シーン3-2 河川敷 それは必然
河川敷の夜明け。
すがすがしい朝日。
何かが始まる音。
「あ……うお! 寒ッ!!」
叫んだ坊屋は飛び起きた。
「うーわ、やっちまったなあ、さーむっ!」
足をじたばたさせ、掌で上腕をさする。
多少頭が痛かったが、風邪ではなく、残った酒が原因のようだった。
「おはよう、ボン」
「おはよ……って、あれ? 宇神サン?」
ベンチの隅に座り、眩しそうに朝日を眺めている宇神の存在に、ようやく気づいた坊屋は、驚いた顔を見せる。

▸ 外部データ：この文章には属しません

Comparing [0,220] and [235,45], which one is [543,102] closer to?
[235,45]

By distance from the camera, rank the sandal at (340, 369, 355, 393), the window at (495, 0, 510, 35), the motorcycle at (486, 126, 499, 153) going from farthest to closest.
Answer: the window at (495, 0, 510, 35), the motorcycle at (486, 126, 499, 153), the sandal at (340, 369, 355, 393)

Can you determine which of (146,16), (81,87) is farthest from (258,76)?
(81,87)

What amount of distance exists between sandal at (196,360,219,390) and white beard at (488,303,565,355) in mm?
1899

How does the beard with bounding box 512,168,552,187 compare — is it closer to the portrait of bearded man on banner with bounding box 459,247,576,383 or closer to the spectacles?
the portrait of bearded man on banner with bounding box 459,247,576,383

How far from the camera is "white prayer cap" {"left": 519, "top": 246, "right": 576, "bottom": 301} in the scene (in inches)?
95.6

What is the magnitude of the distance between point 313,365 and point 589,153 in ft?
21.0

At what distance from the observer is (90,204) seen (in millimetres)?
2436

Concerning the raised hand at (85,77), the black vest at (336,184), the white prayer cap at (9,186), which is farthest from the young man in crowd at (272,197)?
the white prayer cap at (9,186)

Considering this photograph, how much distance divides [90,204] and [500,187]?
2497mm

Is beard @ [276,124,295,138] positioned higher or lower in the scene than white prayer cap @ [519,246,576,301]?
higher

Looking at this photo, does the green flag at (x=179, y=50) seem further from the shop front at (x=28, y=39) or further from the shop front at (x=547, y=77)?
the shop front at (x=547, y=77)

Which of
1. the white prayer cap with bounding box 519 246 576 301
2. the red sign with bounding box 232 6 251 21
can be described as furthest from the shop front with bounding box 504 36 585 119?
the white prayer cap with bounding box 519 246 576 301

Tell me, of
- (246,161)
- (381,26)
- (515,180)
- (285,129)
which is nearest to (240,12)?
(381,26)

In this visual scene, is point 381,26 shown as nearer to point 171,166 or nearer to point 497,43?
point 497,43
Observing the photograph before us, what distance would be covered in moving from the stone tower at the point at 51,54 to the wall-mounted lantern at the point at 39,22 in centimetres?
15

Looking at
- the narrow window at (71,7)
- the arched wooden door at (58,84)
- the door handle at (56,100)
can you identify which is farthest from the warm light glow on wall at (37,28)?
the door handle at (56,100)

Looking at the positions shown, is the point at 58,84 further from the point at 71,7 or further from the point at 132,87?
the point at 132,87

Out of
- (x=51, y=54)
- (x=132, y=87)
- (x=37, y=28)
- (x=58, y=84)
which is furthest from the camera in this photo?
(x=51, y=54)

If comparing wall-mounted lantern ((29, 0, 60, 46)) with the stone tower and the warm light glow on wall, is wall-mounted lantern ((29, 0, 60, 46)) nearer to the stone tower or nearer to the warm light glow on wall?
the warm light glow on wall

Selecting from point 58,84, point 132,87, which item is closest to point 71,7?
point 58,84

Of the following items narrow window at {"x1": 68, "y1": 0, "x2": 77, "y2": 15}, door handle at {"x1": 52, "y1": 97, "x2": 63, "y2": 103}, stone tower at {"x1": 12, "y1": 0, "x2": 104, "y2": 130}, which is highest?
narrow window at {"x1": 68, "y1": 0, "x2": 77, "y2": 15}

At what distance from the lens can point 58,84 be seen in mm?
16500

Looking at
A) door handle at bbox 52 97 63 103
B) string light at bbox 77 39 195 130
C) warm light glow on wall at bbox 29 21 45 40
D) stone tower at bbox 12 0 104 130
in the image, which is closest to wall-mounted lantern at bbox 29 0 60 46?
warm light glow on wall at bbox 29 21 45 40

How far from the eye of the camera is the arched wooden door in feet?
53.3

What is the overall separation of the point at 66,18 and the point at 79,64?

まさかたまたま飲み屋で一緒になった人物が朝までいるとは思わなかったのだ。
「え、帰んなくても?」
「さて、素晴らしい朝だ。ここで悪いニュースと、もっと悪いニュースがある。どちらから聞きたいかね?」
「普通、そこはいいのと悪いのがあるんじゃないの?」
宇神はちらっと坊屋の方に視線を送り、軽くほほえむと朝日の方に顔を戻した。
「じゃ、じゃじゃあ悪い方から」
「枕元のお茶のペットボトルはすっかり冷めている。が、それでも良ければ飲むといい」
「あぁ、あざっす」
坊屋はすぐ近くにあったお茶を手にとった。
オレンジ色のキャップをひねり、中の緑茶を一息に半分ほど飲む。
「ふー。いや全然悪くないじゃん。じゃあもっとの方は?」
「お前は貧乏神に取り憑かれてしまった」
「へー、貧乏神ね……って?! 貧乏神?!」
「俺だよ」
「へ? え? あ?」
状況がよく飲み込めない様子の坊屋に、宇神が淡々と説明する。
「貧乏神ってのは、一夜を共に過ごした人間に取り憑くもんなんだ」
「はあ」
「俺は昨日お前がここで寝入ったのを見て、立ち去ろうとしたんだが、その瞬間頭部に激痛が走り気を失った」
「はあ」
「ここに崩れ落ちた俺はついさっき気がついて、図らずもお前と一夜を共に過ごしてしまった、とまあそういうところだ」
「えええええぇ」
坊屋はひたすら困惑の表情を浮かべていたが、はたと何かに思い当たった。
「そだ。頭大丈夫なの? 激痛」
「ん? ああ。一応神様だからな、体は丈夫にできてる」
「そんなもんなのね」
残りのお茶を勢いよく全部飲み、坊屋はぷはっと息を吐いた。
「何よ、そんなに悪い話でもないじゃない。神様と一緒なんだろ? それにまあ、取り憑かれたって死にゃしないでしょ」
「ボン。お前は貧乏神を甘く見ている」
ぺちり。
宇神が、手にしていた黒い骨の扇子で坊屋の額をごく軽く打つ。
「てっ。って、ボンって何よ、俺のこと?」
「そうだ。お前からいい名をもらったからな、俺からもあだ名をプレゼントだ。何より俺が言いやすい」
「あだ名ねぇ。例の『貧乏神』以来俺史上二個目だよ」
「そうか。あ、そろそろだな」
「え、何? 何かあんの?」
「さあな。俺にもわからんが、必ずお前に不幸なことが」
コン!
宇神の言葉が終わらないうちに、甲高い、いい音があたりに響いた。
坊屋は脳天を押さえて悶えている。
ころりと転がる空のペットボトルが二本。
坊屋の手からこぼれ落ちたものと、橋の上から望まれずやってきたものである。
宇神は見覚えのない方の一本を拾うと、ぐしゃりとひねりつぶした。